Entre 1518 et 1524, il a achevé trois soi-disant Bacchanales (L'adoration de Vénus, les Andriens, à la fois Musée du Prado, Madrid; Bacchus et Ariane, National Gallery, Londres) pour Alfonso I d'Este, duc de Ferrare. Les peintures ont été conçues comme des recréations (ekphrases) d'œuvres d'art classiques décrites dans des textes littéraires de Philostratus, Catulle et Ovide, et présentent des figures complexes de nu ou de séminude qui rappellent avec insistance les frises classiques et les sculptures en relief.

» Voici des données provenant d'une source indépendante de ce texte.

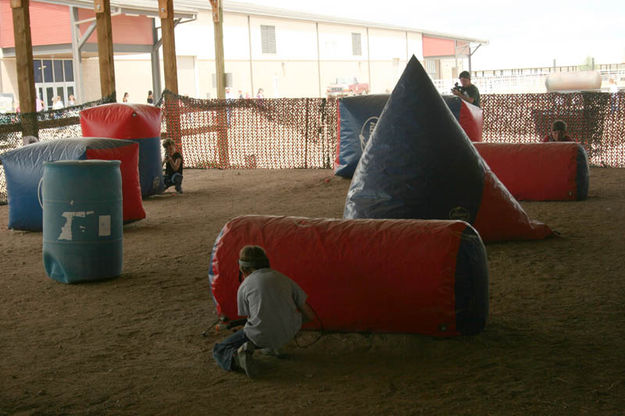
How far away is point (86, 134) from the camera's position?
11117 mm

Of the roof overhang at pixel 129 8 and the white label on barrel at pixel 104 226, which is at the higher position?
the roof overhang at pixel 129 8

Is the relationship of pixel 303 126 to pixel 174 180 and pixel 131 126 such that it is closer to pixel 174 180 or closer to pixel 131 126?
pixel 174 180

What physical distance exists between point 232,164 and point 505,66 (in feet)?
152

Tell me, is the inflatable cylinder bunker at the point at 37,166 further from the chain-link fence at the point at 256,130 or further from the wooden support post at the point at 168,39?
the wooden support post at the point at 168,39

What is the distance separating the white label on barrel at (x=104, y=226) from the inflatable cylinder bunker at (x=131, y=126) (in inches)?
181

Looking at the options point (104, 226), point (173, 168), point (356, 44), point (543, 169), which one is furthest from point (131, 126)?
point (356, 44)

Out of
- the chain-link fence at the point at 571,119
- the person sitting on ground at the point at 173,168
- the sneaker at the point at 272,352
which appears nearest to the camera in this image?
the sneaker at the point at 272,352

Le monde antique est ici imaginé comme un lieu de délice sensuel, le ton léger devant peu à la savante approche allégorique de la peinture mythologique défendue par des maîtres antérieurs tels que Sandro Botticelli ou Andrea Mantegna.

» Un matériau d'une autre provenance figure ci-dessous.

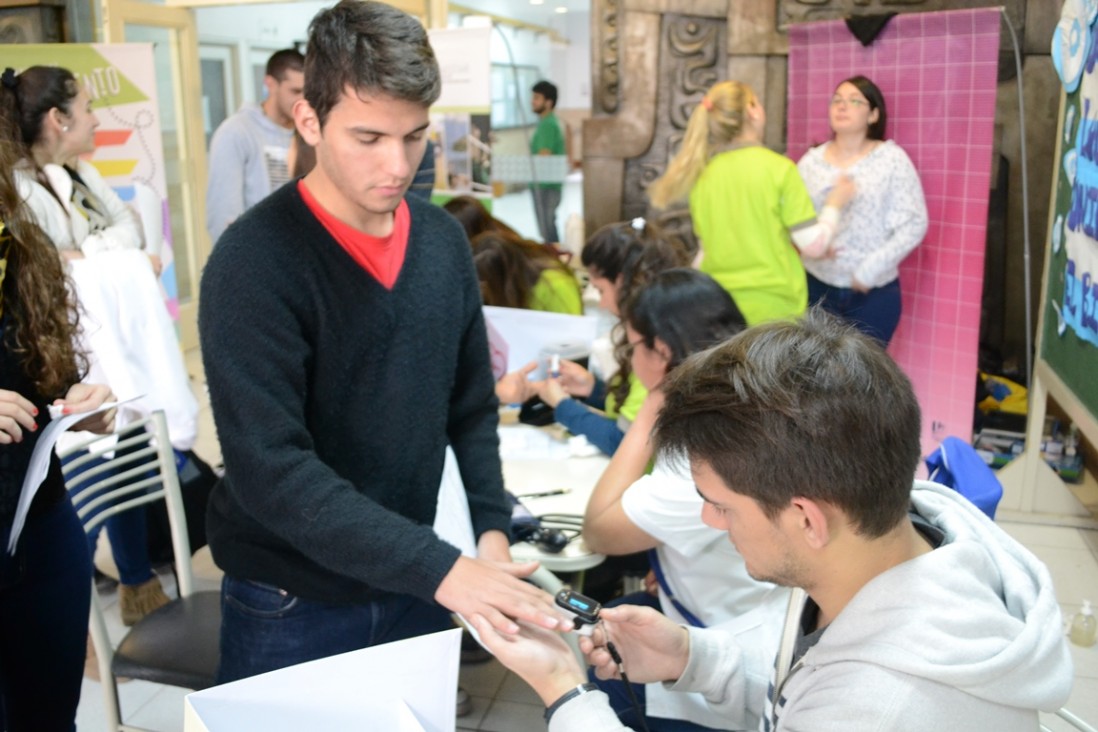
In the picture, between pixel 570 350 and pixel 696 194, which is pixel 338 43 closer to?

C'est cependant la brillante transformation de Titien dans le domaine du portrait qui a fait son nom auprès des maisons aristocratiques et royales d'Europe. Dans les portraits tels que Federico II Gonzaga, duc de Mantoue (1529, Prado) Titien a dépeint son gardien de haut rang avec un degré d'intimité sans précédent, le montrant en train de caresser doucement un chien favori. Portraits pendentifs tels que Duc Francesco Maria della Rovere, duc d'Urbino et son épouse, Eleonora Gonzaga (1536, Galleria degli Uffizi, Florence) étaient plus formelles. Mais le fils du duc, Guidobaldo, a également acquis une mystérieuse peinture érotique connue sous le nom de La Vénus d'Urbino (1538, Uffizi). Titien se référait ici directement à Giorgione Vénus endormie, un tableau qu'il avait lui-même réalisé vers 1510. Mais dans le tableau d'Urbino, la femme allongée est déplacée dans une chambre contemporaine, son regard entendu sur le spectateur et la peinture de bravoure de sa chair exposée se combinant pour générer une image d'une immédiateté érotique sans précédent.

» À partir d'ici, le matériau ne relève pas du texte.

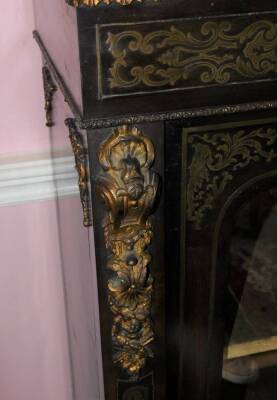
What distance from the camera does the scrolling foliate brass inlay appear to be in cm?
50

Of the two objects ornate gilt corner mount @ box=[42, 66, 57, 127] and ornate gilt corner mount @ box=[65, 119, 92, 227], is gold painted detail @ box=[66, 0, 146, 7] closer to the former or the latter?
ornate gilt corner mount @ box=[65, 119, 92, 227]

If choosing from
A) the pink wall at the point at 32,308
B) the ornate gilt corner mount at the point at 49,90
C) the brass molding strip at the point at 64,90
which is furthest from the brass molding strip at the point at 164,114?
the pink wall at the point at 32,308

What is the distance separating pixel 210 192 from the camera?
0.60 meters

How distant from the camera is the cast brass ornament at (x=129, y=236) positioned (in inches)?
21.5

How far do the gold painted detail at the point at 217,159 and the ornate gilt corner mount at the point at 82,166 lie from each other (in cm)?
10

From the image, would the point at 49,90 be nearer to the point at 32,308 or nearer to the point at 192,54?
the point at 192,54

La peinture est typique de l'originalité confiante qui caractérise l'œuvre mature de Titien. Dans des peintures telles que La famille Vendramin (1545–1547, National Gallery, Londres) et Le martyre de Saint-Laurent (1547–1556, Gesuiti, Venise), Titien fait référence aux types visuels et iconographiques existants dans la peinture vénitienne. Mais ceux-ci sont transformés par la brillante conscience du maître des possibilités expressives de la peinture à l'huile et du pouvoir sensuel et émotif de la couleur. Dans la même période, Titien a également travaillé pour l'empereur romain germanique, Charles V (comme dans Charles Quint à la bataille de Mühlberg, 1548, Prado) et le patronage de la famille Habsbourg en vint de plus en plus à dominer sa carrière. En 1551, le fils de Charles (futur roi d'Espagne, Philippe II) chargea Titien de peindre une série de mythologies (connues sous le nom de poèmes) basé sur Ovid's Métamorphoses. Les peintures qui en résultent font partie des chefs-d'œuvre de la peinture du XVIe siècle. Mais leur rapport les uns aux autres et leur signification plus précise restent flous. Il semble que Titien jouissait d'un degré inhabituel d'autonomie dans l'accomplissement de la commande de Philippe, ce qui l'a peut-être encouragé à adopter une approche ouverte dans laquelle l'association libre «poétique» des idées est préférée à une iconographie plus traditionnelle.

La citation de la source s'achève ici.